According to BusinessDictionary.com, management is defined as “the organization and coordination of an enterprise in accordance with certain policies and in achievement of clearly defined objectives.” In other words, guiding people and processes in a way that supports and advances organizational goals. Most other dictionary definitions however suggest that management is to be in charge or in control. Management is a critical component of all organizations, large and small, but how much do people like to be managed? The answer lies in the important distinction underlying these two definitions – the difference between control and guidance. A persons perception of and reception to management relies heavily on which definition their organization uses.
In interviews I often ask prospective candidates to describe their experiences with management. Those who have experienced positive environments often use words like leader, coach, advocate, supervise, and direct to describe their experiences. Individuals who have not, however, associate their experiences with words like boss, command, rule, and take over. These descriptions draw a very clear line between management philosophies and the resulting impact they have: people enjoy guidance and dislike control.
So why don’t people like to be controlled? First, it is important to distinguish between control and systems. People often like, prefer, and/or need systems – clearly defined guidelines or boundaries within which they are allowed to move freely. Control, however, rarely allows for free movement, thereby preventing individuals from functioning in a way that is native, natural and efficient. Control assumes that the controller knows the best way to accomplish an end-goal while guidance provides systems for moving effectively towards an end-goal but empowers people to accomplish the details in the way that is most fitting to them.
To illustrate this point let’s consider a rafting trip that I took last summer down the Arkansas river. The end-goal was to have as much fun as possible within the parameters of personal safety.
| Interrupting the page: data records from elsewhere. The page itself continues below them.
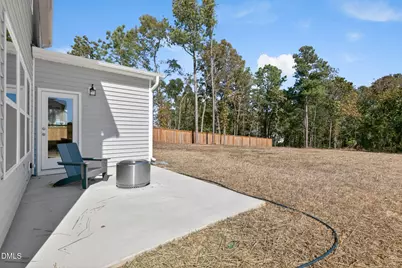 143 Eagle Rock Drive, Lillington, NC 27546 - Photo 39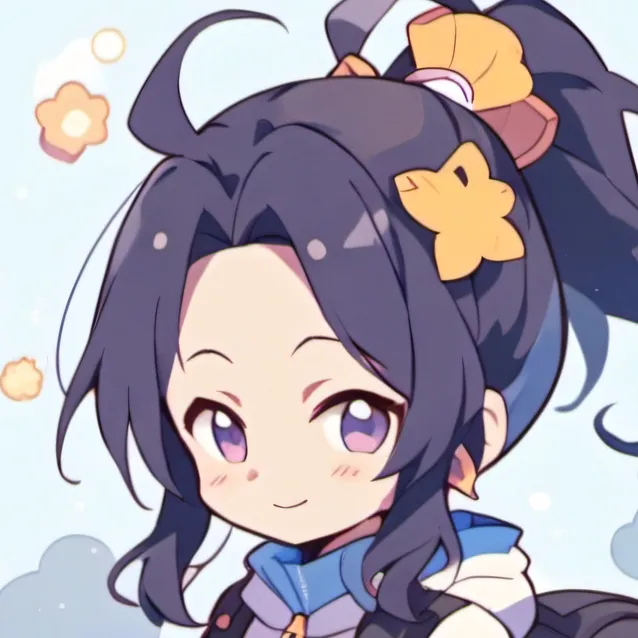 chat with ai character: Shinobu kocho!!🦋☺️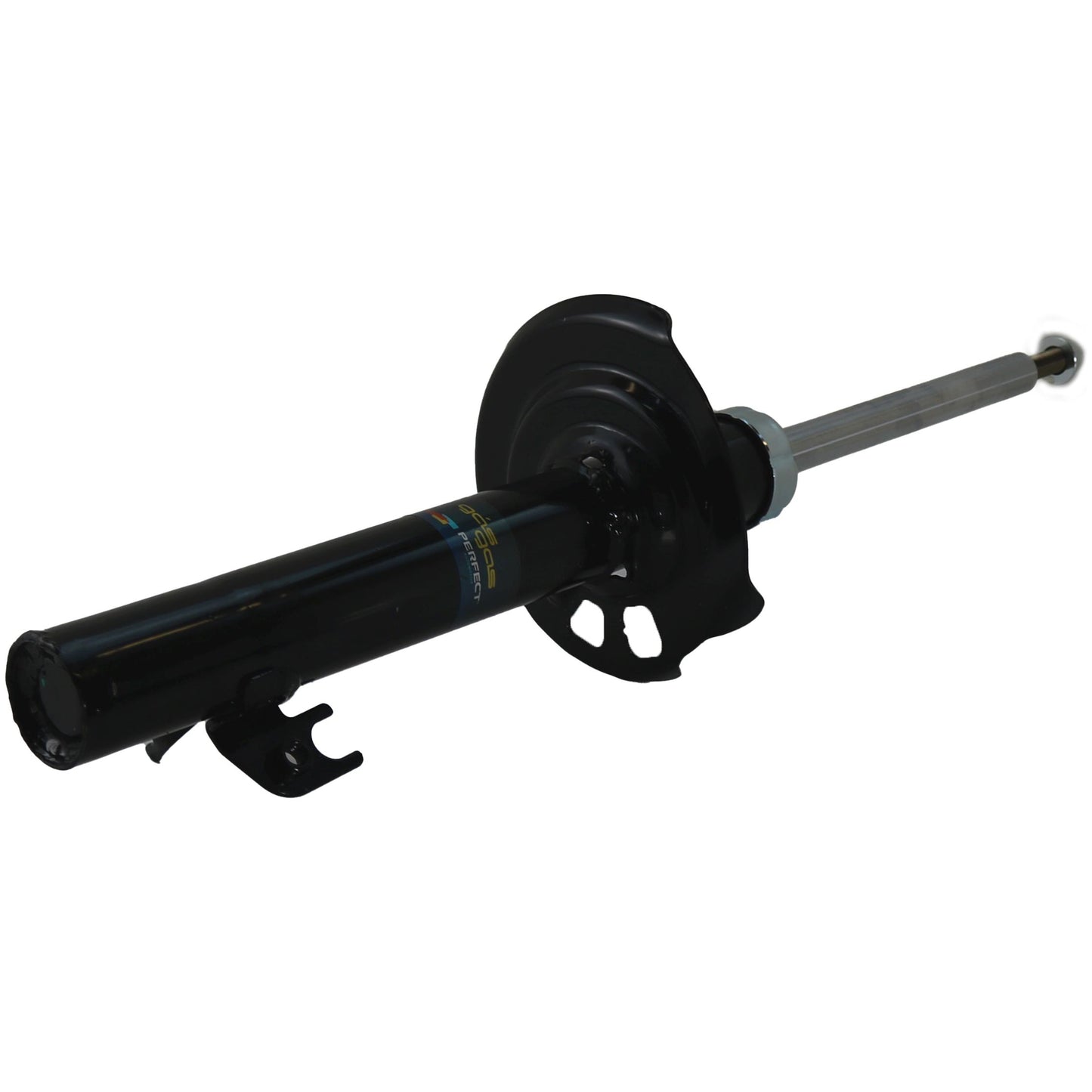 Par Amortecedor Suspensão Dianteiro - Perfect - Amd4100 - Amd4101 - (7)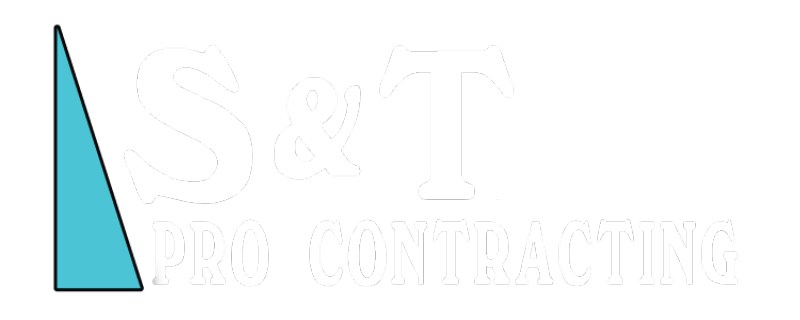 S&T Pro Contracting LLC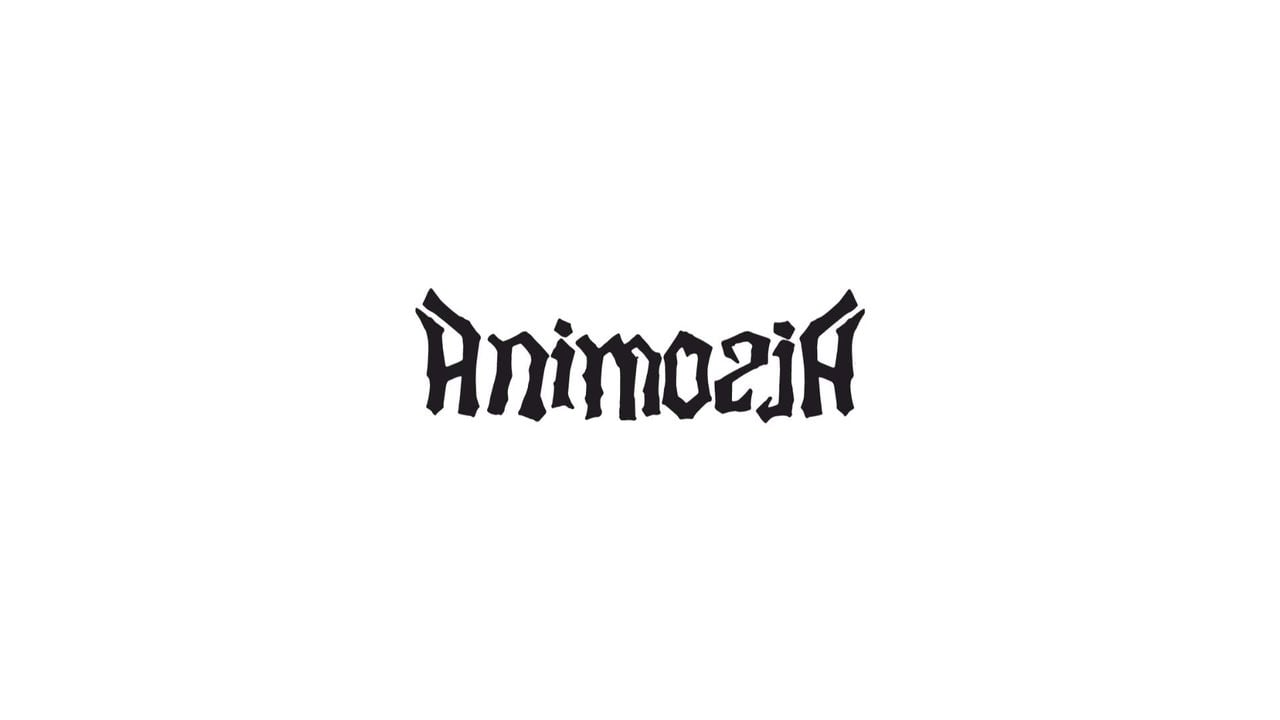 Animozja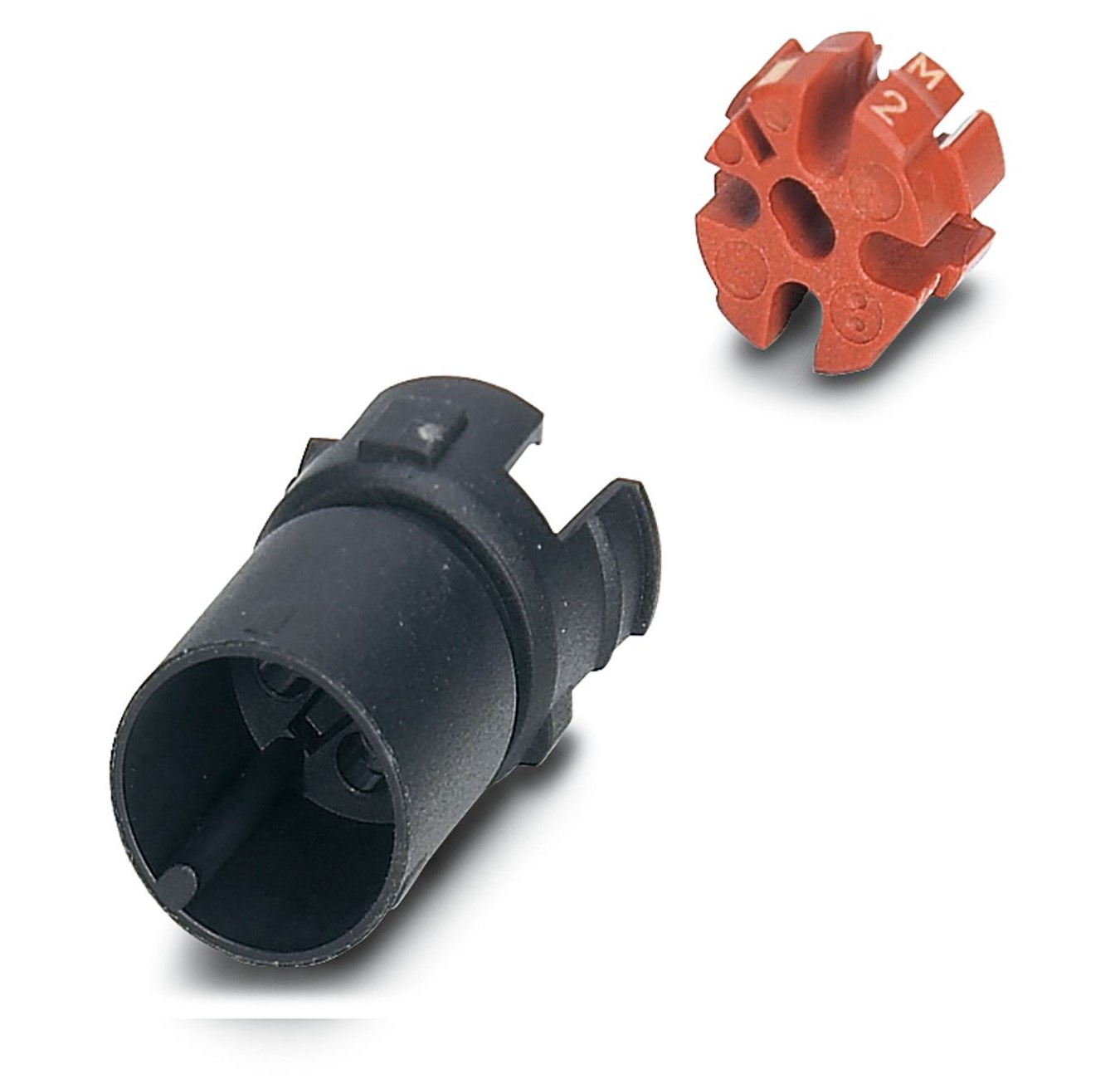 Phoenix Contact Contact Carrier | 1419988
Six rafters were given the necessary tools to do this (wet suit, life vest, helmet and paddle), were provided instruction on paddling and safety (systems) and were placed in a raft with a guide. The guide’s job was to help us achieve our end-goal. He did this by telling us what to expect as we approached obstacles, explaining the strategy for overcoming them, and keeping us functioning as a team to overcome them. He did not at any point take control of our paddles. He left it up to each individual to contribute, to the best of our ability, to accomplish the work of maneuvering the raft. He was more skilled and more experienced than the six of us combined, he understood the end-goal, but he knew that the work and the experience was our own.
When management views their role as guide they empower individuals to use their experience, talents and skills to achieve a desired outcome. People like this type of management because it gives them security, allows for innovation, and validates self-worth. When management views their role as controller however, they create obstacles, stifle innovation, and demotivate by trumping the individual. It is neither effective nor efficient to manage in this manner, nor is it professional. Professional managers know how to get the most out of their team by giving them what they need and then getting out of their way – guidance.